SUPPLIED RECORDS:
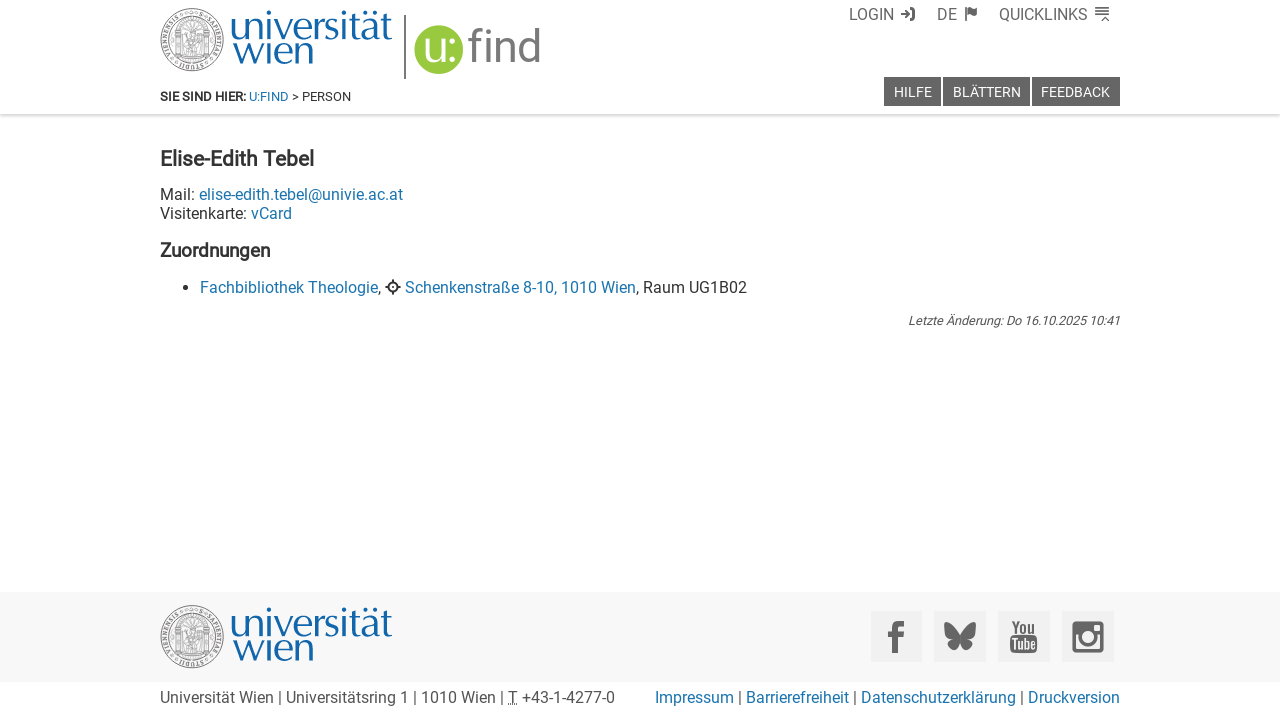

--- FILE ---
content_type: text/html; charset=utf-8
request_url: https://ufind.univie.ac.at/de/person.html?id=108033
body_size: 784
content:
<!DOCTYPE html>
<html>
  <head>
    <meta charset="UTF-8"/>
    <meta http-equiv="X-UA-Compatible" content="IE=EDGE"/>
    <meta name="viewport" content="width=device-width, initial-scale=0.8"/>

    <title></title>

    <link href="https://www.univie.ac.at/fileadmin/templates/Startseite/assets/favicon.ico" rel="shortcut icon" type="image/vnd.microsoft.icon" />
    <link href="https://www.univie.ac.at/fileadmin/templates/Startseite/assets/favicon-uni.png" rel="apple-touch-icon" type="image/png" />
    <link href="https://www.univie.ac.at/fileadmin/templates/Startseite/assets/favicon-uni.png" rel="shortcut icon" type="image/vnd.microsoft.icon" />

    <script data-phantom-remove="true" src="https://cdnjs.cloudflare.com/ajax/libs/webcomponentsjs/0.7.20/HTMLImports.min.js"></script>

    <link rel="stylesheet" href="/css/base.css?v=129"/>
    <link data-phantom-remove="true" data-usse-import="base" rel="import" href="/html/import.html"/>

    <link data-phantom-remove="true" data-usse-import="breadcrumb" rel="import" href="templates/breadcrumb/person.html"/>
    <link data-phantom-remove="true" data-usse-import="menu" rel="import" href="templates/menu.html"/>
    <link data-phantom-remove="true" data-usse-import="title" rel="import" href="templates/title.html"/>
    <link data-phantom-remove="true" data-usse-import="footer" rel="import" href="templates/footer.html"/>
    <link data-phantom-remove="true" data-usse-import="person" rel="import" href="templates/page/person.html"/>
    <link data-phantom-remove="true" data-usse-import="notification" rel="import" href="templates/notification.html"/>
    <link data-phantom-remove="true" data-usse-import="error" rel="import" href="templates/error.html"/>
  </head>

  <body class="hidden">
    <main class="ufind ufind-main">
      <img class="loading" src="/logos/loading.gif"/>
    </main>
  </body>
</html>


--- FILE ---
content_type: text/html; charset=utf-8
request_url: https://ufind.univie.ac.at/de/templates/breadcrumb/person.html
body_size: 410
content:
<link data-phantom-remove="true" rel="stylesheet" href="/css/header.css?v=89"/>
<link data-phantom-remove="true" rel="stylesheet" href="/css/breadcrumb.css?v=77"/>

<template id="breadcrumb">
  <header class="ufind ufind-breadcrumb">
    <nav>
      <strong>Sie sind hier:</strong> <a href="index.html">u:find</a> &gt; Person
    </nav>
  </header>
</template>

<script src="/js/breadcrumb.js?v=179"></script>


--- FILE ---
content_type: text/xml
request_url: https://m2-ufind.univie.ac.at/staff/108033
body_size: 859
content:
<person vault="false" id="108033" username="tebele34" active="true" local="false" version="2025-10-16T10:41:07+02:00"><firstname>Elise-Edith</firstname><lastname>Tebel</lastname><title/><gender>F</gender><affiliations><unit id="1640"><role xml:lang="de" id="490">Angestellte</role><onleave>false</onleave><name xml:lang="de">Fachbibliothek Theologie</name><name xml:lang="en">Theology Library</name><location><zip>1010</zip><town>Wien</town><address>Schenkenstraße 8-10</address><room>UG1B02</room></location><contact type="Arbeitsplatz"><email>elise-edith.tebel@univie.ac.at</email></contact></unit></affiliations><contact type="Arbeitsplatz"><email>elise-edith.tebel@univie.ac.at</email></contact><assignments></assignments></person>

--- FILE ---
content_type: application/javascript; charset=utf-8
request_url: https://ufind.univie.ac.at/js/menu.js?v=196
body_size: 1336
content:
function add_login() {
  var temp = getTemplate('menu','#login');
  $('#loginAction > span', temp).attr("onclick","location.href='" + getOAuth2Host() + "/authorize?response_type=code&scope=watchlist%offline_access&client_id=" + oauth2_client_id() + "&redirect_uri=" + getOAuthRedirectEncoded() + "&state=" + base64UrlEncode(getCurrentUri()) + "'");
  $('nav.ufind-menu-top > ul').mprepend(temp);
  $('main.ufind').removeClass('loggedin');
}

function add_logout() {
  var oauth = new OAuth2_Univie(oauth2_client_id(),$.majax,$.oajax);
  var temp = getTemplate('menu','#logout');
  $('main.ufind').addClass('loggedin');
  $("#logoutAction > span", temp).on('click', function(){
    oauth.revoke_token({
      success: function(){
        add_login();
        $('#logoutAction > span').removeClass('icon-usse-logout');
        $('#logoutAction > span').text('');
        $('#logoutAction').addClass('no-padding');

        var notifyMessage =  getTemplate('notification','#notification-message');
        $('div > a',notifyMessage).attr("href",getOAuth2Host());
        showNotification(notifyMessage);
      }
    });
  });
  $('nav.ufind-menu-top > ul').mprepend(temp);
}

addEventListener('HTMLImportsLoaded', function() {
  var temp = getTemplate('menu','#menu');
  $('.language a',temp).each(function(k,ele) {
    $(ele).attr('href', $(ele).attr('href') + location.pathname.replace(/(\/direct)?\/?\w+\//,'') + location.search + location.hash);
  });
  $('body').mappend(temp);

  var qs = $.parseQuerySimple();
  var oauth = new OAuth2_Univie(oauth2_client_id(),$.majax,$.oajax);
  if (qs['code'] && !sessionStorage.getItem('access_token')) {
    oauth.verify({
      code: qs['code'],
      success: function(token,refresh_token){
        $('.ufind.ufind-main').trigger('ufind:ready');
        add_logout();
        window.location.replace(base64UrlDecode(qs['state']));
        console.log('OK -- client is valid, the sun is shining and everything is fine.');
      },
      error_verify: function(error){
        $('.ufind.ufind-main').trigger('ufind:ready');
        add_login();
        window.location.replace(base64UrlDecode(qs['state']));
        console.log('Failed getting verification. Error: ' + error);
      },
      error_verify_token: function(error, error_description){
        $('.ufind.ufind-main').trigger('ufind:ready');
        add_login();
        window.location.replace(base64UrlDecode(qs['state']));
        console.log('Behold, malicious service, Error: ' + error + ": " + error_description);
      }
    });
  } else if (qs['state']) {
    window.location.replace(base64UrlDecode(qs['state']));
  } else {
    oauth.check({
      loggedout: function(){
        $('.ufind.ufind-main').trigger('ufind:ready');
        add_login();
      },
      loggedin: function(){
        $('.ufind.ufind-main').trigger('ufind:ready');
        add_logout();
      },
    });
  }
});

AIM OF THE TASK: Could you set down every record above exactly as written, leaving out the pictures?

ANSWER SPACE:
--- FILE ---
content_type: text/html; charset=utf-8
request_url: https://ufind.univie.ac.at/de/person.html?id=108033
body_size: 784
content:
<!DOCTYPE html>
<html>
  <head>
    <meta charset="UTF-8"/>
    <meta http-equiv="X-UA-Compatible" content="IE=EDGE"/>
    <meta name="viewport" content="width=device-width, initial-scale=0.8"/>

    <title></title>

    <link href="https://www.univie.ac.at/fileadmin/templates/Startseite/assets/favicon.ico" rel="shortcut icon" type="image/vnd.microsoft.icon" />
    <link href="https://www.univie.ac.at/fileadmin/templates/Startseite/assets/favicon-uni.png" rel="apple-touch-icon" type="image/png" />
    <link href="https://www.univie.ac.at/fileadmin/templates/Startseite/assets/favicon-uni.png" rel="shortcut icon" type="image/vnd.microsoft.icon" />

    <script data-phantom-remove="true" src="https://cdnjs.cloudflare.com/ajax/libs/webcomponentsjs/0.7.20/HTMLImports.min.js"></script>

    <link rel="stylesheet" href="/css/base.css?v=129"/>
    <link data-phantom-remove="true" data-usse-import="base" rel="import" href="/html/import.html"/>

    <link data-phantom-remove="true" data-usse-import="breadcrumb" rel="import" href="templates/breadcrumb/person.html"/>
    <link data-phantom-remove="true" data-usse-import="menu" rel="import" href="templates/menu.html"/>
    <link data-phantom-remove="true" data-usse-import="title" rel="import" href="templates/title.html"/>
    <link data-phantom-remove="true" data-usse-import="footer" rel="import" href="templates/footer.html"/>
    <link data-phantom-remove="true" data-usse-import="person" rel="import" href="templates/page/person.html"/>
    <link data-phantom-remove="true" data-usse-import="notification" rel="import" href="templates/notification.html"/>
    <link data-phantom-remove="true" data-usse-import="error" rel="import" href="templates/error.html"/>
  </head>

  <body class="hidden">
    <main class="ufind ufind-main">
      <img class="loading" src="/logos/loading.gif"/>
    </main>
  </body>
</html>


--- FILE ---
content_type: text/html; charset=utf-8
request_url: https://ufind.univie.ac.at/de/templates/breadcrumb/person.html
body_size: 410
content:
<link data-phantom-remove="true" rel="stylesheet" href="/css/header.css?v=89"/>
<link data-phantom-remove="true" rel="stylesheet" href="/css/breadcrumb.css?v=77"/>

<template id="breadcrumb">
  <header class="ufind ufind-breadcrumb">
    <nav>
      <strong>Sie sind hier:</strong> <a href="index.html">u:find</a> &gt; Person
    </nav>
  </header>
</template>

<script src="/js/breadcrumb.js?v=179"></script>


--- FILE ---
content_type: text/xml
request_url: https://m2-ufind.univie.ac.at/staff/108033
body_size: 859
content:
<person vault="false" id="108033" username="tebele34" active="true" local="false" version="2025-10-16T10:41:07+02:00"><firstname>Elise-Edith</firstname><lastname>Tebel</lastname><title/><gender>F</gender><affiliations><unit id="1640"><role xml:lang="de" id="490">Angestellte</role><onleave>false</onleave><name xml:lang="de">Fachbibliothek Theologie</name><name xml:lang="en">Theology Library</name><location><zip>1010</zip><town>Wien</town><address>Schenkenstraße 8-10</address><room>UG1B02</room></location><contact type="Arbeitsplatz"><email>elise-edith.tebel@univie.ac.at</email></contact></unit></affiliations><contact type="Arbeitsplatz"><email>elise-edith.tebel@univie.ac.at</email></contact><assignments></assignments></person>

--- FILE ---
content_type: application/javascript; charset=utf-8
request_url: https://ufind.univie.ac.at/js/menu.js?v=196
body_size: 1336
content:
function add_login() {
  var temp = getTemplate('menu','#login');
  $('#loginAction > span', temp).attr("onclick","location.href='" + getOAuth2Host() + "/authorize?response_type=code&scope=watchlist%offline_access&client_id=" + oauth2_client_id() + "&redirect_uri=" + getOAuthRedirectEncoded() + "&state=" + base64UrlEncode(getCurrentUri()) + "'");
  $('nav.ufind-menu-top > ul').mprepend(temp);
  $('main.ufind').removeClass('loggedin');
}

function add_logout() {
  var oauth = new OAuth2_Univie(oauth2_client_id(),$.majax,$.oajax);
  var temp = getTemplate('menu','#logout');
  $('main.ufind').addClass('loggedin');
  $("#logoutAction > span", temp).on('click', function(){
    oauth.revoke_token({
      success: function(){
        add_login();
        $('#logoutAction > span').removeClass('icon-usse-logout');
        $('#logoutAction > span').text('');
        $('#logoutAction').addClass('no-padding');

        var notifyMessage =  getTemplate('notification','#notification-message');
        $('div > a',notifyMessage).attr("href",getOAuth2Host());
        showNotification(notifyMessage);
      }
    });
  });
  $('nav.ufind-menu-top > ul').mprepend(temp);
}

addEventListener('HTMLImportsLoaded', function() {
  var temp = getTemplate('menu','#menu');
  $('.language a',temp).each(function(k,ele) {
    $(ele).attr('href', $(ele).attr('href') + location.pathname.replace(/(\/direct)?\/?\w+\//,'') + location.search + location.hash);
  });
  $('body').mappend(temp);

  var qs = $.parseQuerySimple();
  var oauth = new OAuth2_Univie(oauth2_client_id(),$.majax,$.oajax);
  if (qs['code'] && !sessionStorage.getItem('access_token')) {
    oauth.verify({
      code: qs['code'],
      success: function(token,refresh_token){
        $('.ufind.ufind-main').trigger('ufind:ready');
        add_logout();
        window.location.replace(base64UrlDecode(qs['state']));
        console.log('OK -- client is valid, the sun is shining and everything is fine.');
      },
      error_verify: function(error){
        $('.ufind.ufind-main').trigger('ufind:ready');
        add_login();
        window.location.replace(base64UrlDecode(qs['state']));
        console.log('Failed getting verification. Error: ' + error);
      },
      error_verify_token: function(error, error_description){
        $('.ufind.ufind-main').trigger('ufind:ready');
        add_login();
        window.location.replace(base64UrlDecode(qs['state']));
        console.log('Behold, malicious service, Error: ' + error + ": " + error_description);
      }
    });
  } else if (qs['state']) {
    window.location.replace(base64UrlDecode(qs['state']));
  } else {
    oauth.check({
      loggedout: function(){
        $('.ufind.ufind-main').trigger('ufind:ready');
        add_login();
      },
      loggedin: function(){
        $('.ufind.ufind-main').trigger('ufind:ready');
        add_logout();
      },
    });
  }
});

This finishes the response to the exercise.